In 2012, the U.S. Supreme Court ruled in Miller v. Alabama that sentencing juveniles to mandatory life sentences without the possibility of parole violates the 8th Amendment’s mandate against cruel and unusual punishments.
This is because mandatory life without parole ignores some of the central facts of being a juvenile. Not only are juveniles immature, impetuous and unable to fully appreciate risks and consequences, but they are also often trapped in dysfunctional or brutal life circumstances that they cannot reasonably escape. Even more important, juveniles are by their nature open to rehabilitation in a way that adults may not be.

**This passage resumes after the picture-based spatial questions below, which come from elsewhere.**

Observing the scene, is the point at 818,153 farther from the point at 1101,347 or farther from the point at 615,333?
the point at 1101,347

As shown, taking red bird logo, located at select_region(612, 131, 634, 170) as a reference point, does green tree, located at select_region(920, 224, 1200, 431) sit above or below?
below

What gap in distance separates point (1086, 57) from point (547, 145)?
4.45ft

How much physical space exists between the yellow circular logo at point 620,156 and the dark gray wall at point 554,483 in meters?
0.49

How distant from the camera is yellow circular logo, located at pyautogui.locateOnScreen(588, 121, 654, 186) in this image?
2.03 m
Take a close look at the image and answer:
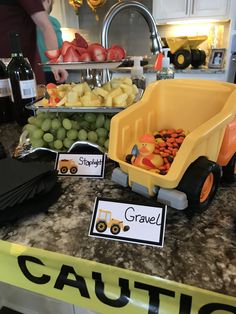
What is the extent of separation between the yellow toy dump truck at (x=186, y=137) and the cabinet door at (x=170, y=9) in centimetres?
243

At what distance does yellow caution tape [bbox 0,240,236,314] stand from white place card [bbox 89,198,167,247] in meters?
0.06

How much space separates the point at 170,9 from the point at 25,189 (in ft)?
9.02

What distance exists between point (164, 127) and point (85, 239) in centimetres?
33

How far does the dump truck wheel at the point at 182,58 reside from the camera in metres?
2.37

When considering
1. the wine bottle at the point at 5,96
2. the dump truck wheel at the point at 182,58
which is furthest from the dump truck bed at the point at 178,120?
the dump truck wheel at the point at 182,58

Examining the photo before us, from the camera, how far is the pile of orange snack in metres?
0.47

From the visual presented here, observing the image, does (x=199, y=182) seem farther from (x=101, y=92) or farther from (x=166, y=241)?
(x=101, y=92)

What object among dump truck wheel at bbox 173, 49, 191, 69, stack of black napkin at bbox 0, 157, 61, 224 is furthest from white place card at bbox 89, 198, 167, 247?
dump truck wheel at bbox 173, 49, 191, 69

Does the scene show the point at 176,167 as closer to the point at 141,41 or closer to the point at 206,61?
the point at 206,61

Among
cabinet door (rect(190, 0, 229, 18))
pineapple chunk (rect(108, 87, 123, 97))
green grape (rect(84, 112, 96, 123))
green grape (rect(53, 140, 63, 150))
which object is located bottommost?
green grape (rect(53, 140, 63, 150))

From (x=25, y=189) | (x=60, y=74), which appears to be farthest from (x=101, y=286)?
(x=60, y=74)

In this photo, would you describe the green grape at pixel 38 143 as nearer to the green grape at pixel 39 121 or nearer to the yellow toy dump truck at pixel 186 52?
the green grape at pixel 39 121

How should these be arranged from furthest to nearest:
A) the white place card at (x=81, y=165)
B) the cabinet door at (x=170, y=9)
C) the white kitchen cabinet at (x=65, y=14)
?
the white kitchen cabinet at (x=65, y=14) → the cabinet door at (x=170, y=9) → the white place card at (x=81, y=165)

We all recognize that children develop a growing sense of responsibility as they age, along with an increasing ability to resist their impulses and predict consequences. This is perhaps the main reason we differentiate juveniles from adults in our society.
The Miller ruling doesn’t forbid life sentences for juveniles altogether. Judges simply have to take into account the defendant’s youth, the nature of the offense and any mitigating factors before passing down a life sentence.

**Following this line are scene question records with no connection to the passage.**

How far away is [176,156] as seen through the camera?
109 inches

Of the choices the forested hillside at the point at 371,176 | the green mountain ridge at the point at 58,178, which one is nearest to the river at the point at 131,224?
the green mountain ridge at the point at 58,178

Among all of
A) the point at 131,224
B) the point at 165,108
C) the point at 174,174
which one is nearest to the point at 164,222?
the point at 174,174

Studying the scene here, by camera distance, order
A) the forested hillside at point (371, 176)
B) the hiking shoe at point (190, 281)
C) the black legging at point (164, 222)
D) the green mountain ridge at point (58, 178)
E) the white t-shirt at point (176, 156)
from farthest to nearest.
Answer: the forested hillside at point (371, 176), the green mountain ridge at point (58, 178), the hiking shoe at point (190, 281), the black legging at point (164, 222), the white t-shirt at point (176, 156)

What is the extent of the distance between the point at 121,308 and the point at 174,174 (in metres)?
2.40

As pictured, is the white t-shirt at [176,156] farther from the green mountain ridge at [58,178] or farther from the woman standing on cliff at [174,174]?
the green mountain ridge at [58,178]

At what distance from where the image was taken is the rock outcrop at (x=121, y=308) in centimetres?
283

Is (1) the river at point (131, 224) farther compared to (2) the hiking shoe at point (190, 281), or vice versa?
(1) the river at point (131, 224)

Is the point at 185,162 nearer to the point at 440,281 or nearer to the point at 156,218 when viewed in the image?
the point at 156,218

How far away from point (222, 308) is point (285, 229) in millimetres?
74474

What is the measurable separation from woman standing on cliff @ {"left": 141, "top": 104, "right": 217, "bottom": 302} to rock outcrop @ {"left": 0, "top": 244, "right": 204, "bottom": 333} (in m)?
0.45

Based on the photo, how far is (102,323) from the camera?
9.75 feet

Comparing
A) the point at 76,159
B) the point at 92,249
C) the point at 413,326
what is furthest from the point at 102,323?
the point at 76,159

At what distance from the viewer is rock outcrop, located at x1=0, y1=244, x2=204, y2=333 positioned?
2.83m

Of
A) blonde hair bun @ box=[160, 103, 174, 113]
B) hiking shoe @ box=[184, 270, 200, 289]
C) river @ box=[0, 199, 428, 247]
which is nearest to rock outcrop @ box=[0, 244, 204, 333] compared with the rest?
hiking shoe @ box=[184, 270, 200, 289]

The ruling applies retroactively, so those who were sentenced as juveniles to life without parole have the right to seek resentencing. However, statutes still exist that authorize life without parole for juveniles — including in the federal system.

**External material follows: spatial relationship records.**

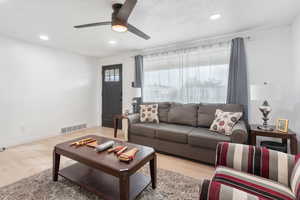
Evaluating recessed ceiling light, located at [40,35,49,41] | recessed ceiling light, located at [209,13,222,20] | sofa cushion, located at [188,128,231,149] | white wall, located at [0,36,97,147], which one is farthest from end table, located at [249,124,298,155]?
white wall, located at [0,36,97,147]

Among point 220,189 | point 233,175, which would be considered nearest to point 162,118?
point 233,175

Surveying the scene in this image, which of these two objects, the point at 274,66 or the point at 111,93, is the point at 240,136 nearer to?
the point at 274,66

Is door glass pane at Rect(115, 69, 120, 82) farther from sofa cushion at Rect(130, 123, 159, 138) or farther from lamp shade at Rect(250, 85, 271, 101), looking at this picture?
lamp shade at Rect(250, 85, 271, 101)

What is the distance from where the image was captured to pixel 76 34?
2.99 meters

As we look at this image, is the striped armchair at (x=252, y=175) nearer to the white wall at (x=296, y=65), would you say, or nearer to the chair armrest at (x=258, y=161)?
the chair armrest at (x=258, y=161)

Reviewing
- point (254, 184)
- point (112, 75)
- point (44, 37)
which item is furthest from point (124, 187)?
point (112, 75)

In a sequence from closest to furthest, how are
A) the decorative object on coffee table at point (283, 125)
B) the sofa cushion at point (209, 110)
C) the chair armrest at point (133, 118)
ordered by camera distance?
1. the decorative object on coffee table at point (283, 125)
2. the sofa cushion at point (209, 110)
3. the chair armrest at point (133, 118)

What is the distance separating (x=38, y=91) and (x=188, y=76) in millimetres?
3821

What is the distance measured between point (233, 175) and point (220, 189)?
0.46 meters

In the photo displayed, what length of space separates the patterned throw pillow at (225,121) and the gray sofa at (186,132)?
10cm

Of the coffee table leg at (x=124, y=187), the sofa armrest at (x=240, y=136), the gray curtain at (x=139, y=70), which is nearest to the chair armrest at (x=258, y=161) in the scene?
the sofa armrest at (x=240, y=136)

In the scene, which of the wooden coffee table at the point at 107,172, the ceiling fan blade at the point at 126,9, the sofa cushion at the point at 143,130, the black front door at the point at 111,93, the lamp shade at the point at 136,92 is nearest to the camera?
the wooden coffee table at the point at 107,172

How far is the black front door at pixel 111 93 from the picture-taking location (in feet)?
15.3

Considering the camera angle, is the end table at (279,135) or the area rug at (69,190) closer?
the area rug at (69,190)
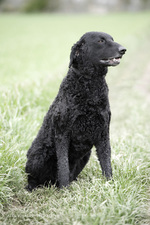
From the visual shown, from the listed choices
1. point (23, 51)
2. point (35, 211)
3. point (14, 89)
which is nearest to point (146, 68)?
point (23, 51)

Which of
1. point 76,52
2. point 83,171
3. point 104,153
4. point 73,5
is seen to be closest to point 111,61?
point 76,52

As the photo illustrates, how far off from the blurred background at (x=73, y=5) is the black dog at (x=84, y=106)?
46.7 meters

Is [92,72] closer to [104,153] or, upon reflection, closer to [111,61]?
[111,61]

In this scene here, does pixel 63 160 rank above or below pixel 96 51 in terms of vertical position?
below

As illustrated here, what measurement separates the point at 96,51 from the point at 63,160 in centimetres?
122

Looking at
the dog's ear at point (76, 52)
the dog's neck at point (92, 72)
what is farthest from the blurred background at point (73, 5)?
the dog's neck at point (92, 72)

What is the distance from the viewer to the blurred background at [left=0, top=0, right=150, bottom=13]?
48.0 m

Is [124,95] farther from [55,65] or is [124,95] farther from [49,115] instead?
[49,115]

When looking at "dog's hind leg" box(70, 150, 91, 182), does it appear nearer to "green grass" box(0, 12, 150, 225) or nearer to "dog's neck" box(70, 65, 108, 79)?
"green grass" box(0, 12, 150, 225)

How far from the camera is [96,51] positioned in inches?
133

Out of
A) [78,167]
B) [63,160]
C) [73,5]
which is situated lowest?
[78,167]

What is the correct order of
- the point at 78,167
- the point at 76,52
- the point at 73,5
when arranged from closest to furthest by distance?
the point at 76,52, the point at 78,167, the point at 73,5

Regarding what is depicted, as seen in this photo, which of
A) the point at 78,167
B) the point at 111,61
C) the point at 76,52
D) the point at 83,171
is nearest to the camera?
the point at 111,61

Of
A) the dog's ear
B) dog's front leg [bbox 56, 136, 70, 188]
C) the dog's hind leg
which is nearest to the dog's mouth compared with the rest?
the dog's ear
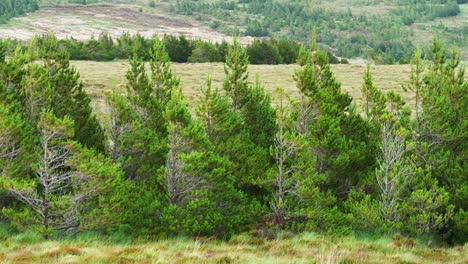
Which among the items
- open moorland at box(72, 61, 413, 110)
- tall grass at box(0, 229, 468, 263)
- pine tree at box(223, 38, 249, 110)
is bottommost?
tall grass at box(0, 229, 468, 263)

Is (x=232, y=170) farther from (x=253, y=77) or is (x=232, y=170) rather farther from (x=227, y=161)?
(x=253, y=77)

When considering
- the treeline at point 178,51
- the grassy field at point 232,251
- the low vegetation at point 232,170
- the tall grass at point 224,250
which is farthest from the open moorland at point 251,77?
the grassy field at point 232,251

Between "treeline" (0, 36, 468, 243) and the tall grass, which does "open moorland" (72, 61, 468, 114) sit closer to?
"treeline" (0, 36, 468, 243)

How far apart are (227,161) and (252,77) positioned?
149 ft

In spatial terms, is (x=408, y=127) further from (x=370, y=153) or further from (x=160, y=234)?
(x=160, y=234)

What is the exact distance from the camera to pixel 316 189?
23906mm

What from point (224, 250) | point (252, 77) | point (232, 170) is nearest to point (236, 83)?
point (232, 170)

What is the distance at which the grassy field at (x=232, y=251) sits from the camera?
16375 millimetres

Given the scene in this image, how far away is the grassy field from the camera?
1638 centimetres

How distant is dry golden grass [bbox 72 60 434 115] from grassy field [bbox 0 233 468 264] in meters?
32.2

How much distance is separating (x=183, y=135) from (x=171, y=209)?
3.24 metres

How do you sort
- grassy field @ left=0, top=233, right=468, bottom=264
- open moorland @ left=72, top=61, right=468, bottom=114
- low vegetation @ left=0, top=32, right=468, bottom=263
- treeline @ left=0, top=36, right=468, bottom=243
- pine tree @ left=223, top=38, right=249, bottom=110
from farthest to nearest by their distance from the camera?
open moorland @ left=72, top=61, right=468, bottom=114
pine tree @ left=223, top=38, right=249, bottom=110
treeline @ left=0, top=36, right=468, bottom=243
low vegetation @ left=0, top=32, right=468, bottom=263
grassy field @ left=0, top=233, right=468, bottom=264

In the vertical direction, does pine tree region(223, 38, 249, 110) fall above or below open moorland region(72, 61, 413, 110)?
above

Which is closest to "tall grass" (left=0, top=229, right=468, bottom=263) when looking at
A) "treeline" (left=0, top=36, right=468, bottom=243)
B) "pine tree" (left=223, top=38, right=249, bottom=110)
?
"treeline" (left=0, top=36, right=468, bottom=243)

Over the past five years, states including Utah, North Dakota and Arkansas have led the way in ending life sentences without parole for those under 18. Even in these conservative states, the prohibitions have garnered broad bipartisan support. Nineteen other states, along with the District of Columbia, now prohibit handing down a sentence to a juvenile that allows no hope for rehabilitation and release.
A bipartisan group of congressional leaders have now introduced HR 6011, which would apply the same logic to the federal justice system and prohibit sentences of life without parole and de facto versions of that sentence for juveniles.
It would also provide a mechanism for releasing people who have previously been sentenced to life as juveniles. HR 6011 doesn’t guarantee that anyone would be released. Instead, it provides up to three hearings before a judge for defendants who have now served at least 20 years of a life sentence without parole. They would have the right to counsel at these hearings.
The judge would consider factors such as the person’s maturity, rehabilitation and fitness to return to society in determining whether to release them.
It is beyond cruel to take away a young person’s entire future without any opportunity for rehabilitation to result in release. Congress needs to take up this important legislation and give deserving people a way to earn a second chance.